Mission Hospital is embracing and encouraging a positive culture change to improve patient care.  The initiatives of Zero Harm and Every Patient Every Time are goals that should now be familiar.  Why is it so important for our patients that we embark on such a journey? 

Annually approximately 4 million patients are admitted to the ICU and nearly 500,000 patients will not survive their stay.  ICU patient mortality averages 10% - 20% in most hospitals and ICU accounts for 24% - 35% of hospital costs.  What if we could accurately predict a patient’s mortality rate and use that data to improve patient outcomes.

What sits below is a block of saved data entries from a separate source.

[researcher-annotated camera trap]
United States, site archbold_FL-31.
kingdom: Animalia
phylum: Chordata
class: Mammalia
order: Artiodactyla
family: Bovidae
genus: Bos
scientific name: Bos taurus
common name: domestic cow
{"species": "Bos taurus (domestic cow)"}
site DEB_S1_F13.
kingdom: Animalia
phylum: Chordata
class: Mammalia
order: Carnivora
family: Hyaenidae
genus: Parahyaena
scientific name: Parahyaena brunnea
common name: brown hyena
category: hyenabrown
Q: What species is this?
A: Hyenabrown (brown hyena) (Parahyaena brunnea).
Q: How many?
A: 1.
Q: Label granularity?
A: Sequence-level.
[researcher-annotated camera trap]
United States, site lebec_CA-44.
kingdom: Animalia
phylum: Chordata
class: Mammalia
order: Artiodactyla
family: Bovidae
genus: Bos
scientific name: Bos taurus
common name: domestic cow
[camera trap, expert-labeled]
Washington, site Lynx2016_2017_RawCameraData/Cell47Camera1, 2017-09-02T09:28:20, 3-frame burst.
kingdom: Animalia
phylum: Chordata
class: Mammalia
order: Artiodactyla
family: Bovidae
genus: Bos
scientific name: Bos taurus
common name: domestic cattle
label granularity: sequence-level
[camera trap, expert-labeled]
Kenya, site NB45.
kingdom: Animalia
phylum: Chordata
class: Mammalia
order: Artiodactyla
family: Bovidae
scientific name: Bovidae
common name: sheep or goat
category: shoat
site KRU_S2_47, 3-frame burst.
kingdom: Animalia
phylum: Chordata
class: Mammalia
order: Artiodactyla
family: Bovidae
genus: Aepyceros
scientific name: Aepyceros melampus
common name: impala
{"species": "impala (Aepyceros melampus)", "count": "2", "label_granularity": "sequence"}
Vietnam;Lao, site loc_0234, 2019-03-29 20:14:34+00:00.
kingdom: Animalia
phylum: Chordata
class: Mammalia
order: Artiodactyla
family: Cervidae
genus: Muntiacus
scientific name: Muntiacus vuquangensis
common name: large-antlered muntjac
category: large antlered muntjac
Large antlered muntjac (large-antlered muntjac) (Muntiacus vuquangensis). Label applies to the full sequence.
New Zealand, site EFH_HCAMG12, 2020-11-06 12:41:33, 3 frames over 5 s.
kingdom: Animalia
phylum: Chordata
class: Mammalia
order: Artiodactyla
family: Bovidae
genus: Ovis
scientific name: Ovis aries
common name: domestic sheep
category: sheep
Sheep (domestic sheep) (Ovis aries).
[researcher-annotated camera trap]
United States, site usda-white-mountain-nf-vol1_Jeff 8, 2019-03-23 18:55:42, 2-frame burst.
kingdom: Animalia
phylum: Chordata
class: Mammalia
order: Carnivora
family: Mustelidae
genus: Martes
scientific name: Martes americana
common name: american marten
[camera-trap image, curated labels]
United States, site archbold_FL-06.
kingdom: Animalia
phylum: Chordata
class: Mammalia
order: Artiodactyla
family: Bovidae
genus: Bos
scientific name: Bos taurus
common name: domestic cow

Acute Physiology Age Chronic Health Evaluation APACHE is the tool used to facilitate this process improvement initiative.  Globally APACHE IV is the gold standard for ICU measurement and is the leading solution to improve ICU quality and outcomes.  APACHE is a severity scoring system utilized in Cerner that predicts mortality rates.  The scoring ranges from 0 – 299 and calculates mortality in percentages from 0 – 10%,   10 – 40%,   40 – 80%,    and >90% based on data entered into Cerner.  Sedation, ventilation, and >50% FiO2 are just a few variables that negatively effect a patients outcome.  Hence, we now understand the urgency to initiate sedation vacations, spontaneous breathing trials, and maintain oxygen saturations at 90% reducing the toxic FiO2 levels below 50%. 

The intensives model and critical care improvement team goal is simple, improved patient outcomes.  Early liberation from the ventilator must be initiated when applicable to deliver safe, effective, efficient, timely, patient centered, and equitable care.